Ideally, the five specialist bowlers (a rare combination) ought to have fired out the hosts and given India the chance to force a 1-0 lead before Karachi. But, then, nothing came of the “positive statement” from the thinktank.
“I’ve got to put this behind me... I’ve got no choice but to accept I’ve been dropped... I’ll, of course, be doing everything expected of somebody in the squad,” Sourav told The Telegraph on returning to the Serena.
Whatever, not making the XI (despite being in the squad) for the first time since the Georgetown Test in April 1997, can’t be easy to handle. Emotionally, it should help that wife Dona and young Sana are with him.
Dravid is the one who informed Sourav ' after everybody reached the Iqbal Stadium ' he wouldn’t be playing. Later, Chappell (who was seen interacting with Sourav before play began) may have said something as well.
According to manager Raj Singh Dungarpur, Sourav took the decision “very well” and he himself had a long chat with him. “Look, Sourav’s a nice boy... I accept having, in the past, spoken against him, but he never reacted... Knowing how he would be feeling within, I conveyed he would be our man when we needed a sixth batsman.'”
Acknowledging that leaving out Sourav had been “very difficult”, Dravid added: “To win a Test, we need 20 wickets and, for that, five specialist bowlers... A tough decision had to be made and Sourav’s unlucky to miss out.”

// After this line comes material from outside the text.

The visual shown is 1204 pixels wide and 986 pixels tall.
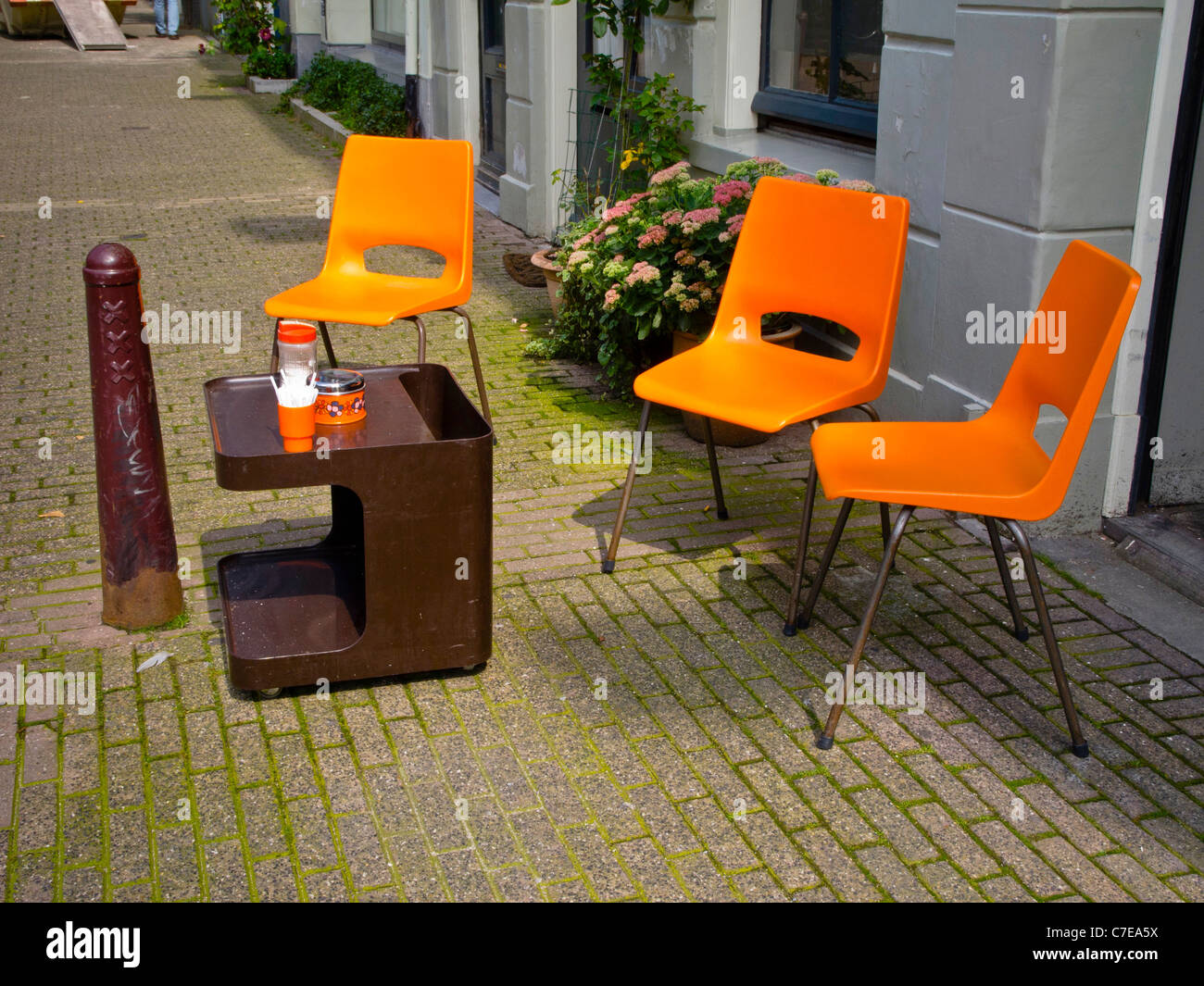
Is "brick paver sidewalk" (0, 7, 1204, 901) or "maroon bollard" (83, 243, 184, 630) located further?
"maroon bollard" (83, 243, 184, 630)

The final Test is in Karachi and it’s to be seen whether the traditional four-bowlers-only strategy is fallen back on. Obviously, much is going to depend on the outcome here. Having been dropped without getting a hit in the first Test (Lahore), Sourav must be prepared for more setbacks.
What’s not in doubt is that Yuvraj Singh’s stock is on the upswing and he won’t be sidelined to accommodate Sourav. Even if he doesn’t score, Yuvraj can effect a brilliant run out or bring off a Jonty Rhodes-like catch. That’s a big plus.
While the one-time mentor is in limbo, the protege is an absolute certainty for any Team India XI.